Post-scriptum : hier, la fréquentation du blog a dépassé les 1 400 pages vues et, ce matin, le cap des 20 000 pages consultées a été franchi ! Merci pour votre fidélité.

11 commentaires:

Anonyme a dit…

Bravo Pierre, pour tes commentaires toujours très pertinents !
Comme je le dis aussi sur mon blog, cela "rassure" quand même, car l'erreur est humaine, et par la même, Kramnik n'est pas (ne joue pas comme une machine)...!
Restons de humbles humains, avec nos forces et nos faiblesses !
C'est bien tout ce qui fait notre "charme"...!
Amitiés, ton ami,
Yvan.

Anonyme a dit…

Point commun (théorique) entre l'homme et la machine : ils peuvent tous les deux "pêter" un fusible.
Et dire que j'avais recommandé une panne d'électricité dans un précédent commentaire ... !

Ubivisio a dit…

Je trouve que Kramnik est totalement ridicule et discrédite la race humaine face à ces saletés de puces infaillibles ! blague à part, cette erreur est absolument incompréhensible ; certes, un joueur moyen comme moi commet ce type d'erreurs (en fin de blitz ou en zeitnot, tout de même...), mais un champion du monde, avec 30 minutes à la pendule !!!!!

Anonyme a dit…

L'Histoire du jeu est jalonnée de gaffes, et il semble peu intéressant de leur donner autant d'importance. La différence entre les très forts joueurs et les autres, c'est qu'ils en commettent très peu. Rien d'inquiétant ou de rassurant dans tout cela.

Kasparov a terminé sa carrière sur une gaffe contre Topalov (Linares) et en a commis une aussi importante contre Deep Blue dans son match de 1997. Karpov, Korchoi et plein d'autres en ont réalisé.

Ce qu'il faut retenir de la partie, c'est que Kramnik a obtenu une position intéressante, fondée sur la progression des 2 pions liés a et b.
Il a accepté le défi d'une attaque de roque (DXf7), ce qui n'est pas commun lorsque l'on joue un programme

Au moment de la gaffe, Deep Fritz, qui ne montre pas de grands talents positionnels pour l'instant, s'apprêtait à rechercher une nulle perpétuelle après la prise de la Tour noire par le Cavalier.

Comme dit par ailleurs, on peut penser que les règles de jeu en vigueur favorisent Kramnik mais le perturbent aussi. Sa concentration peut en être affectée.

Dans ce curieux contexte, il démontre toutefois que sa stratégie (jeu dynamique, voire agressif, avec contact frontal contre le programme) est entièrement correcte.
La brièveté du match (6 parties) et les règles utilisées ne permettront pas de tirer de vraies conclusions sur la force réelle de Deep Fritz.

Unknown a dit…

Personne n'est parfait...
Certains arrogants feraient mieux de se calmer... Sinon le coup de la panne m'a bien fait rire, pour l'électricité, lol.
L'enjeu n'est pas uniquement la victoire pour Kramnik. Il y a aussi l'art et la manière. Comparer ordinateur et humain n'est pas la bonne manière de concevoir les choses, il faut voir la machine comme moyen à notre service.

**Extrait des données**
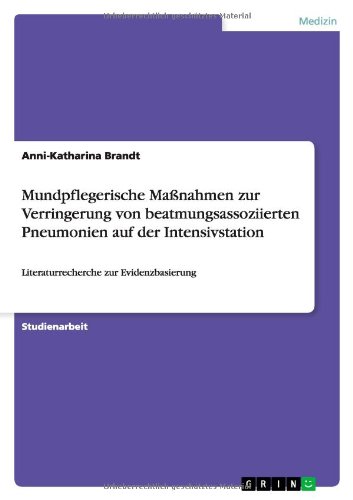 Mundpflegerische Maßnahmen zur Verringerung von beatmungsassoziierten Pneumonien auf der Intensivstation: Literaturrecherche zur Evidenzbasierung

**Liste des tâches**
1 - Recopiez le passage du texte à analyser de « Comme dit par » à « pour l'électricité, lol. ».
2 - Répondez à ces questions d'après le texte à analyser :
(a) Quel cap de pages consultées le blog a-t-il franchi ce matin ?
(b) Contre quel joueur Kasparov a-t-il terminé sa carrière sur une gaffe ?
(c) De combien de parties le match est-il composé ?

**Résultats par tâche**
1 -
Comme dit par ailleurs, on peut penser que les règles de jeu en vigueur favorisent Kramnik mais le perturbent aussi. Sa concentration peut en être affectée.

Dans ce curieux contexte, il démontre toutefois que sa stratégie (jeu dynamique, voire agressif, avec contact frontal contre le programme) est entièrement correcte.
La brièveté du match (6 parties) et les règles utilisées ne permettront pas de tirer de vraies conclusions sur la force réelle de Deep Fritz.

Unknown a dit…

Personne n'est parfait...
Certains arrogants feraient mieux de se calmer... Sinon le coup de la panne m'a bien fait rire, pour l'électricité, lol.

2 -
(a) Le cap des 20 000 pages consultées.
(b) Contre Topalov, à Linares.
(c) De 6 parties.